So we conclude that by taking $\rho=\frac{1}{2} \min \left(1, \frac{r_{m}}{C},\left[\frac{r_{0}}{r_{m}}\right]^{1 / m}, \varepsilon\right)$ then $\zeta=\rho \operatorname{Cis}\left(\frac{\theta_{0}+\pi-\theta_{m}}{m}\right)$ satisfies the conclusion of the lemma.

THEOREM 9.44. Fundamental Theorem of Algebra Let $$p \in \mathbb{C}[z]$$ be a polynomial of degree $$N \geq 1$$. Then $$p$$ can be factored as $p(z)=c\left(z-\alpha_{1}\right) \ldots\left(z-\alpha_{N}\right)$ for complex numbers $$c, \alpha_{1}, \ldots, \alpha_{N}$$. Moreover the factoring is unique up to order. Proof. (i) Show that $$p$$ has at least one root.

Let $$p(z)=\sum_{k=0}^{N} a_{k} z^{k}$$, with $$a_{N} \neq 0$$. Let $$S$$ be the closed square $$\{z \in \mathbb{C} \mid-L \leq \Re(z) \leq L,-L \leq \Im(z) \leq L\}$$, where $$L$$ is some (large) number to be chosen later.

If $$|z|=R$$ then $\left|\sum_{k=0}^{N-1} a_{k} z^{k}\right| \leq \sum_{k=0}^{N-1}\left|a_{k}\right| R^{k} .$ Choose $$L_{0}$$ so that if $$R \geq L_{0}$$, then $\sum_{k=0}^{N-1}\left|a_{k}\right| R^{k} \leq \frac{1}{2}\left|a_{N}\right| R^{N} .$ Then if $$L \geq L_{0}$$ and $$z$$ is outside $$S$$, we have \begin{aligned} \left|a_{N} z^{N}\right| &=\left|p(z)-\sum_{k=0}^{N-1} a_{k} z^{k}\right| \\ & \leq|p(z)|+\left|\sum_{k=0}^{N-1} a_{k} z^{k}\right| \\ & \leq|p(z)|+\frac{1}{2}\left|a_{N}\right| L^{N}, \end{aligned} where the first inequality is the triangle inequality, and the second because $$|z|>L$$. Choose $$L_{1}$$ such that $\frac{1}{2}\left|a_{N}\right| L_{1}^{N}>\left|a_{0}\right| .$ Let $$L=\max \left(L_{0}, L_{1}\right)$$, and let $$S$$ be the corresponding closed square. The function $$|p|$$ is continuous on $$S$$, so it attains its minimum at some point, $$\alpha_{1}$$ say, by Theorem 9.35. On the boundary of $$S$$, we know $|p(z)| \geq \frac{1}{2}\left|a_{N}\right| L^{N}>\left|a_{0}\right|=|p(0)| .$ Therefore $$\alpha_{1}$$ must be in the interior of $$S$$. By D’Alembert’s lemma, we must have $$p\left(\alpha_{1}\right)=0$$, or else there would be a nearby point $$\zeta$$, also in $$S$$, where $$|p(\zeta)|$$ was smaller than $$\left|p\left(\alpha_{1}\right)\right|$$. So $$\alpha_{1}$$ is a root of $$p$$.

━━━━━━━━━━━━━━━━

## Stated exercise A
Filter the rows below and copy every line that contains the string "instances", treating uppercase and lowercase letters as different.

[Stored data entries]
━━━━━━━━━━━━━━━━

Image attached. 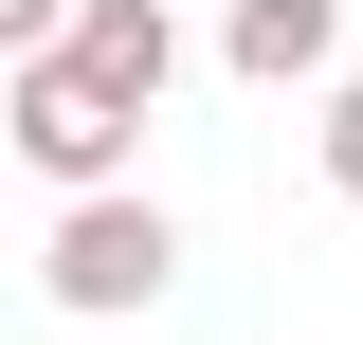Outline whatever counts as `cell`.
I'll return each instance as SVG.
<instances>
[{
  "instance_id": "cell-1",
  "label": "cell",
  "mask_w": 363,
  "mask_h": 345,
  "mask_svg": "<svg viewBox=\"0 0 363 345\" xmlns=\"http://www.w3.org/2000/svg\"><path fill=\"white\" fill-rule=\"evenodd\" d=\"M37 291L73 309V327H128V309H164V291H182V218L145 200V182H91V200H55Z\"/></svg>"
},
{
  "instance_id": "cell-2",
  "label": "cell",
  "mask_w": 363,
  "mask_h": 345,
  "mask_svg": "<svg viewBox=\"0 0 363 345\" xmlns=\"http://www.w3.org/2000/svg\"><path fill=\"white\" fill-rule=\"evenodd\" d=\"M128 91H91L73 55H18V73H0V146H18V164L55 182V200H91V182H128Z\"/></svg>"
},
{
  "instance_id": "cell-3",
  "label": "cell",
  "mask_w": 363,
  "mask_h": 345,
  "mask_svg": "<svg viewBox=\"0 0 363 345\" xmlns=\"http://www.w3.org/2000/svg\"><path fill=\"white\" fill-rule=\"evenodd\" d=\"M218 73L236 91H327L345 73V0H236L218 18Z\"/></svg>"
},
{
  "instance_id": "cell-4",
  "label": "cell",
  "mask_w": 363,
  "mask_h": 345,
  "mask_svg": "<svg viewBox=\"0 0 363 345\" xmlns=\"http://www.w3.org/2000/svg\"><path fill=\"white\" fill-rule=\"evenodd\" d=\"M55 55H73L91 91H128V109L182 91V18H164V0H73V37H55Z\"/></svg>"
},
{
  "instance_id": "cell-5",
  "label": "cell",
  "mask_w": 363,
  "mask_h": 345,
  "mask_svg": "<svg viewBox=\"0 0 363 345\" xmlns=\"http://www.w3.org/2000/svg\"><path fill=\"white\" fill-rule=\"evenodd\" d=\"M309 146H327V200H363V73H327V128Z\"/></svg>"
},
{
  "instance_id": "cell-6",
  "label": "cell",
  "mask_w": 363,
  "mask_h": 345,
  "mask_svg": "<svg viewBox=\"0 0 363 345\" xmlns=\"http://www.w3.org/2000/svg\"><path fill=\"white\" fill-rule=\"evenodd\" d=\"M73 37V0H0V55H55Z\"/></svg>"
}]
</instances>
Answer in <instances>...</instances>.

━━━━━━━━━━━━━━━━

## Stated exercise B
Summarize the excerpt on the Fundamental Theorem of Algebra in two sentences.

## Task output A
<instances>
</instances>
Answer in <instances>...</instances>.

## Task output B
The excerpt states the Fundamental Theorem of Algebra: a complex polynomial of degree N ≥ 1 factors as c(z−α₁)…(z−α_N), and the factoring is unique up to order. To show that a root exists, the proof chooses a large closed square S on whose boundary |p| exceeds |p(0)|, so the minimum of |p| on S, attained at some α₁, lies in the interior, and D'Alembert's lemma then forces p(α₁) = 0.